GOING BACK TO AVALON OCTOBER 28 - If you're now kicking yourself and saying "I should have gone" all is not lost. We're going back again on Saturday, October 28. I have no idea if we'll have the same luck, but I can pretty much guarantee you that you won't have a BSB encounter sitting at home watching college football. If you want to join us in October, e-mail me here or call 310/652-4990 to get signed up.

FISH ID THIS THRUSDAY - In case you don't know how to tell the difference between a Black Sea Bass and a Blacksmith, perhaps our fish ID class is just the thing you've been looking for. We're having the next one this Thursday evening in Westwood, it's quite informal, and is a general system for how to identify fish, with special applications to California, the Caribbean, and the Pacific. It's very informal, usually runs 2-3 hours depending on how much back-and-forth there is, and is (hopefully) as much fun to take as it is to teach. We'll likely start around 7:30PM so if you're interested, email here or call us at 310/652-4990 to get signed up.

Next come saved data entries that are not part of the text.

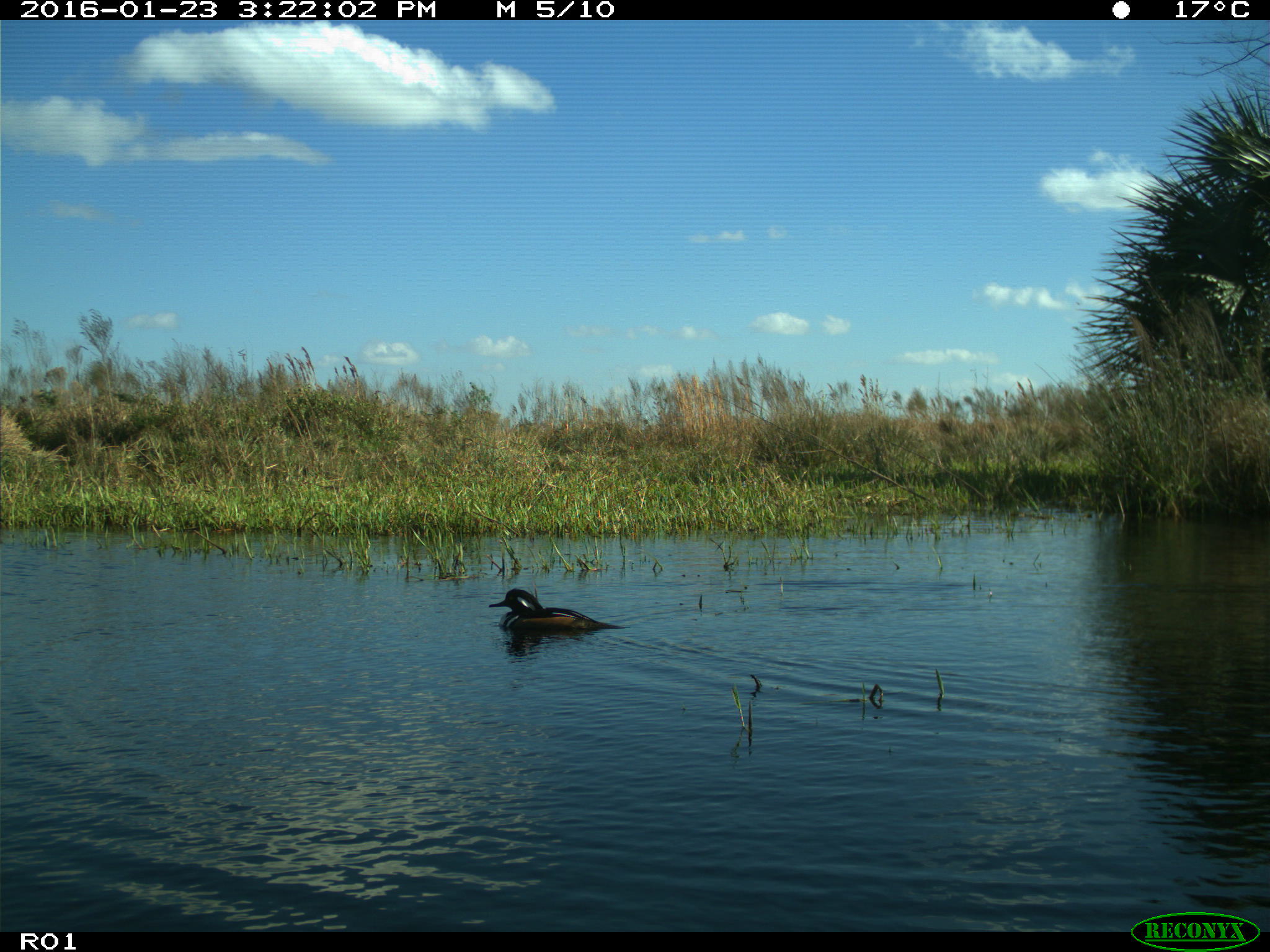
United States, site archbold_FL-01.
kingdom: Animalia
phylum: Chordata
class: Aves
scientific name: Aves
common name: birds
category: unidentified bird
Unidentified bird (birds) (Aves).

It'll be the best $25 you've ever invested in your diving education.

LOBSTERS THIS SATURDAY - Again a reminder that lobster season starts this Saturday, but at 6:00AM, not at 12:01AM. The later pre-dawn start time is new this year and I'm sure wardens will be keeping a sharp eye out for those who didn't get the message. On top of that, dive safely. We have the Catalina Hyperbaric Chamber on heightened alert throughout the weekend because sometimes people get so enamored with chasing lobsters they forget basic diving safety rules (like air supply) and get into trouble. Don't let that be you. We'd rather have the Chamber Crew bored to tears over the weekend than be exhausted from multiple treatments. Dive smart, and dive safely. No lobster is worth your life.

MARIA UPDATE - The hurricane caused major damage throughout areas of the Caribbean (especially Puerto Rico, which took a direct hit, as did Dominica) but now appears to be on a path to miss the East Coast, miss Bermuda, and will take a sharp eastward turn in a few days and peter out. However, it will be generating a lot of storm surge, especially around North Carolina and the Outer Banks. Here's the latest forecast map:
Maria Sunday night.jpg

And that'll do it for now. Have a great week and let's go diving soon!!!